A GAN for creating music

In our final grand example of this chapter, we are going to look at generating music with GANs for games. Music generation is not especially difficult, but it does allow us to see a whole variation of a GAN that uses LSTM layers to identify sequences and patterns in music. Then it attempts to build that music back from random noise to a passable sequence of notes and melodies. This sample becomes ethereal when you listen to those generated notes and realize the tune originates from a computer brain. 

The origins of this sample are pulled from GitHub, https://github.com/megis7/musegen, and developed by Michalis Megisoglou. The reason we look at these code examples is so that we can see the best of what others have produced and learn from those. In some cases, these samples are close to the original, and others not so much. We did have to tweak a few things. Michalis also produced a nice GitHub README on the code he built for his implementation of museGAN, music generation with GAN. If you are interested in building on this example further, be sure to check out the GitHub site as well. There are a few implementations of museGAN available using various libraries; one of them is TensorFlow.

We use Keras in this example in order to make this example easier to understand. If you are serious about using TensorFlow, then be sure to take a look at the TensorFlow version of museGAN as well.
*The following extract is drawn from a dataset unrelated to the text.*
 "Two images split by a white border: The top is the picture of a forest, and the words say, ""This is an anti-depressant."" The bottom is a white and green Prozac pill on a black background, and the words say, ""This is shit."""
This example trains the discriminator and generator separately, which means it needs to have the discriminator trained first. For our first run, we will run this example with the author's previously generated models, but we still need some setup; let's follow these steps:

  1. We first need to install a couple of dependencies. Open an Anaconda or Python window as an admin and run the following commands:
pip install music21
pip install h5py

  1. Music21 is a Python library for loading MIDI files. MIDI is a music interchange format used to describe, as you might have guessed, music/notes. The original models were trained on a collection of MIDI files that describe 300 chorales of Bach's music. You can locate the project by navigating to the musegen folder and running the script.
  2. Navigate to the project folder and execute the script that runs the previously trained models like so:
cd musegen
python musegen.py or python3 musegen.py
  1. This will load the previously saved models and use those models to train the generator and generate music. You could, of course, train this GAN on other MIDI files of your choosing later as needed. There are plenty of free sources for MIDI files from classical music, to TV theme music, games, and modern pop. We use the author's original models in this example, but the possibilities are endless.
  2. Loading the music files and training can take a really long time, as training typically does. So, take this opportunity to look at the code. Open up the musegen.py file located in the project folder. Take a look at around line 39, as follows:
print('loading networks...')
dir_path = os.path.dirname(os.path.realpath(__file__))
generator = loadModelAndWeights(os.path.join(dir_path, note_generator_dir, 'model.json'),
os.path.join(dir_path, note_generator_dir, 'weights-{:02d}.hdf5'.format(generator_epoch)))
  1. This section of code loads the previously trained model from an hdf5 or hierarchical data file. The preceding code sets up a number of variables that define the notes to a vocabulary we will use to generate new notes.
  2. Locate the notegenerator.py file located in the same project folder. Take a look at the creation of the model code, as follows:
x_p = Input(shape=(sequence_length, pitch_dim,), name='pitches_input')
h = LSTM(256, return_sequences=True, name='h_lstm_p_1')(x_p)
h = LSTM(512, return_sequences=True, name='h_lstm_p_2')(h)
h = LSTM(256, return_sequences=True, name='h_lstm_p_3')(h)

# VAE for pitches
z_mean_p = TimeDistributed(Dense(latent_dim_p, kernel_initializer='uniform'))(h)
z_log_var_p = TimeDistributed(Dense(latent_dim_p, kernel_initializer='uniform'))(h)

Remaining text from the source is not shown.